■ INSTRUCTION A ■
In the passage on Literature Humanities, what do incoming first-years start reading about a month before they arrive on campus?

I’ll start where all of our students begin their Columbia journey: Literature Humanities.
About a month before they arrive on campus, incoming first-years begin reading Homer’s Iliad. In its pages, they encounter the violence of war, unjust social hierarchies and morally complex relationships between siblings, husbands and wives, parents and children, and guests and hosts. To read the Iliad is to travel by way of imagination into a world that can seem both strange and familiar.
I want my students to take note of literary devices, such as Homer’s well-known epithets and similes. But it is the ability to cross over from our world into that of the characters that interests me the most. That crossing is the work of our moral imagination.
Through literature, we can enter into the lives and experiences of people who don’t look like us, think like us or live like us. From this sojourn in the lives of others — and its limits — we learn about ourselves and our values.

Spatial reasoning entries

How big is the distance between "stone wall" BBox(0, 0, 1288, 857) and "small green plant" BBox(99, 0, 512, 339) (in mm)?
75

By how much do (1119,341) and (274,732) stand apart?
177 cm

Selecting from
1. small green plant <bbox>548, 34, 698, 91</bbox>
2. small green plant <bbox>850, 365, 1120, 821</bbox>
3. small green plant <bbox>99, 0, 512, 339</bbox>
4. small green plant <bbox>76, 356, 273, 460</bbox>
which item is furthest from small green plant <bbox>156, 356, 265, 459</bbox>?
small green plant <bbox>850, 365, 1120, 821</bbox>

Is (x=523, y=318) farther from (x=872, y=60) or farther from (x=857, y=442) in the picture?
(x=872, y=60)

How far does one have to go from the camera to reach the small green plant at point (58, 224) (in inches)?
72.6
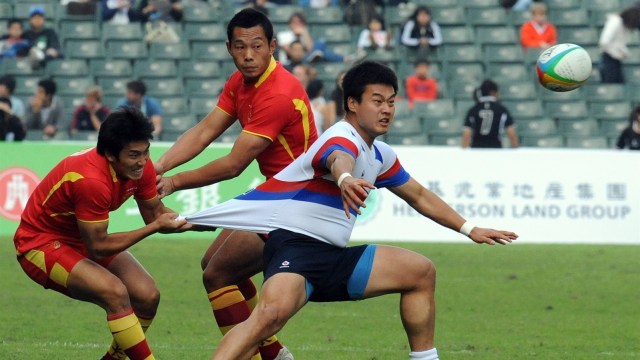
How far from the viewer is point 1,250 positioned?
16.5 metres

■ INSTRUCTION B ■
Reproduce the spatial reasoning entries word for word, from the line that contains "Selecting from" through the end of the entries, and leave out the pictures.

■ WRITTEN SOLUTION A ■
Homer's Iliad.

■ WRITTEN SOLUTION B ■
Selecting from
1. small green plant <bbox>548, 34, 698, 91</bbox>
2. small green plant <bbox>850, 365, 1120, 821</bbox>
3. small green plant <bbox>99, 0, 512, 339</bbox>
4. small green plant <bbox>76, 356, 273, 460</bbox>
which item is furthest from small green plant <bbox>156, 356, 265, 459</bbox>?
small green plant <bbox>850, 365, 1120, 821</bbox>

Is (x=523, y=318) farther from (x=872, y=60) or farther from (x=857, y=442) in the picture?
(x=872, y=60)

How far does one have to go from the camera to reach the small green plant at point (58, 224) (in inches)?
72.6
How far from the viewer is point 1,250 positioned?
16.5 metres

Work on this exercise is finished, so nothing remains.